Working on the weekend

 Image from timemanagementninja.com

 Image from timemanagementninja.com

This past Friday I was leaving work at 3:00 to go out of town.  I had a few things that I wanted to get done, however, I knew before the day started that there wasn't going to be time.  I, therefore, started on a list of things to do on Sunday night when I got back to town.

The Sunday before last, I went in to the office at 3:00p.m. and worked a solid four hours.  I got several things done that I don't think I would have completed if there was a chance I would be interrupted.  It felt great to start the week feeling like I was ahead of the game.  It seemed natural that I would want to repeat that experience.

I didn't end up going out of town because of the weather, but I did spend a lot of Saturday dreading going into the office to work on Sunday afternoon.  I didn't feel the same way last weekend so it was a bit of a surprise.  It seemed logical to take a few hours of uninterrupted time to get things done - particularly when it would provide revenue.  So what was my problem?

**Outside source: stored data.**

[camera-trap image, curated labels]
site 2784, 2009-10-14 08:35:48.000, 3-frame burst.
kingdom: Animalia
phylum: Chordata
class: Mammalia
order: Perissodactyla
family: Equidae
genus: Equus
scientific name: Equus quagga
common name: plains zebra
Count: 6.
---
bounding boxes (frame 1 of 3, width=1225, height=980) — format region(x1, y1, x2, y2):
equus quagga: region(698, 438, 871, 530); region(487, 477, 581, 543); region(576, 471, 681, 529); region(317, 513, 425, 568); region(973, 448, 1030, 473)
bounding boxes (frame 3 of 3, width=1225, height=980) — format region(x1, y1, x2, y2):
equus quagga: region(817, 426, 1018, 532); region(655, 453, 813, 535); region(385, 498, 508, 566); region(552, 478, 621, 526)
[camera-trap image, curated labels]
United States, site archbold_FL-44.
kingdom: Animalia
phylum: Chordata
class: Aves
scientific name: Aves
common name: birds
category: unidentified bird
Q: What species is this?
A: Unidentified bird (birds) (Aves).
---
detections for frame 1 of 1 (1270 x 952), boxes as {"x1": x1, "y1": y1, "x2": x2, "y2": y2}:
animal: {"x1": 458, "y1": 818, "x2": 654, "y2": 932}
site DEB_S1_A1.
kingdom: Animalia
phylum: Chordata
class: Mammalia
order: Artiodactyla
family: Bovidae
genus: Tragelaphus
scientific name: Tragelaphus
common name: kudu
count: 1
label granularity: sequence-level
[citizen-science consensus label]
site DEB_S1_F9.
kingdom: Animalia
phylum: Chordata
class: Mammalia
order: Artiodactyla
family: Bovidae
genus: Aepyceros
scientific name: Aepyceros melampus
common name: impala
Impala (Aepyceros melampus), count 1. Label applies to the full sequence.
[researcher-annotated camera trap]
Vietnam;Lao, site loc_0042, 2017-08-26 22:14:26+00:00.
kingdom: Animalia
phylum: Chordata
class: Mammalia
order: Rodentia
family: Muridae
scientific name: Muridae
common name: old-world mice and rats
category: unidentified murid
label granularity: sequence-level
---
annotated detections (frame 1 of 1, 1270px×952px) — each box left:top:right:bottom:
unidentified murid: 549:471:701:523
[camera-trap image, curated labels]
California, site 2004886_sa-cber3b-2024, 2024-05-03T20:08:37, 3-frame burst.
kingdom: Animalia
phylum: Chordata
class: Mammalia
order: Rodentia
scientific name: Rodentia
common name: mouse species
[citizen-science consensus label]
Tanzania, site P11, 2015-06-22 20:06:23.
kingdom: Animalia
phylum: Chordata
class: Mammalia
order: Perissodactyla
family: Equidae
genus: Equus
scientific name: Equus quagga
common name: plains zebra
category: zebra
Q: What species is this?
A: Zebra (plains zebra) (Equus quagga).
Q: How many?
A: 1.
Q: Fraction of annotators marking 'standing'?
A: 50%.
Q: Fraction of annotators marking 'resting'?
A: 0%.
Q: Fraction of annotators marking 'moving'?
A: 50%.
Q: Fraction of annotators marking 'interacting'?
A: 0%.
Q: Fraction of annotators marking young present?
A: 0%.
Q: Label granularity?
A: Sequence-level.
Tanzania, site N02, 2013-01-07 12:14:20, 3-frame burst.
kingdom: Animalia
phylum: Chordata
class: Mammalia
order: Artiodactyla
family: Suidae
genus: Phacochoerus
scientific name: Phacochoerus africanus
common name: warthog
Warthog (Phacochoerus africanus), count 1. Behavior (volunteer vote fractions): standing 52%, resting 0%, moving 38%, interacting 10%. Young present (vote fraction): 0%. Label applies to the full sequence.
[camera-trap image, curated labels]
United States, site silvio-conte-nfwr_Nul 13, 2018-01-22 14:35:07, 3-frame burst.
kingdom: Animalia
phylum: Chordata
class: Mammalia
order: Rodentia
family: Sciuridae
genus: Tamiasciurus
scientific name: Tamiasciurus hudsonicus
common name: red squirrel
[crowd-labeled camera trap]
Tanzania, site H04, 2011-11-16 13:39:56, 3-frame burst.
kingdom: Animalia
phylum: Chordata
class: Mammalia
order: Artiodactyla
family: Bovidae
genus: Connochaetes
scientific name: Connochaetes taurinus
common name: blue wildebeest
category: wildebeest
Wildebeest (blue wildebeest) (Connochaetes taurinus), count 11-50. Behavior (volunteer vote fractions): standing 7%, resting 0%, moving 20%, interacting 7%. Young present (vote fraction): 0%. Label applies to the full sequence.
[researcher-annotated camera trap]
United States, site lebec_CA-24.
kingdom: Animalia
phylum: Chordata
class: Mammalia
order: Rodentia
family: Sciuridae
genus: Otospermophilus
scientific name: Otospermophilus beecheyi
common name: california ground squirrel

I realized I was spending far too much of my Saturday playing tug-of-war with whether I should work or not; it was a few hours - again, what was my problem?  I ended Saturday with saying no; no work on Sunday.  I started Sunday with saying yes.  Later I said no.  And true to form, I analyzed why the two different experiences in my weekends.  I will call them week one and week two.

Week One I had missed some normal work hours because of weather delays and worked a half day because of a sick child.  Week Two I put in 40 hours, plus the Sunday time.  Week One I had come off a four-day week because I was sick.  Week Two I put in five and a half days.  I seem to be getting somewhere with this analogy.  My body and brain only does well with a 40 hour workweek.  Caveat: unless I have a trial or big hearing I am working towards that week.

I don't work on Saturdays. I never have.  I made a rule to not study on Saturdays during law school and studying for the bar and it worked just fine.  I do work on Sundays if I have a trial that week or an appeal that is due or a hearing where I will be presenting evidence.  I really try to limit Sundays to things that need a block of time and are a better product if I spend more than 2 hours of time on them.  The Sunday after week one, I had to get a handle on my billing.  I needed uninterrupted time to get it done right or it causes more work and headaches later.

But I don't need to work on billing every Sunday.  I don't need to work every weekend.  But I need a set of rules to know when I spend time on the weekend practicing law.  When I have some hardline rules, I don't have to do the tug-of-war on a Saturday and feel guilty on Sunday.  I just have to start with asking myself why should I give up my time on the weekend - revenue generating work or not.

I am a 40 hour a week lawyer.  I hustle every minute that I am at work.  There is no need to drain my resources by working extra time on the weekend if there isn't a very important reason to do so.

For attorneys that don't have the option to work less than 40 hours a week, you can still create hardline rules for your weekends or for your weekdays.  Limit distractions, protect your time, use your personal and technology resources to get the work done.

Protect your time.  Its the most coveted resource we have.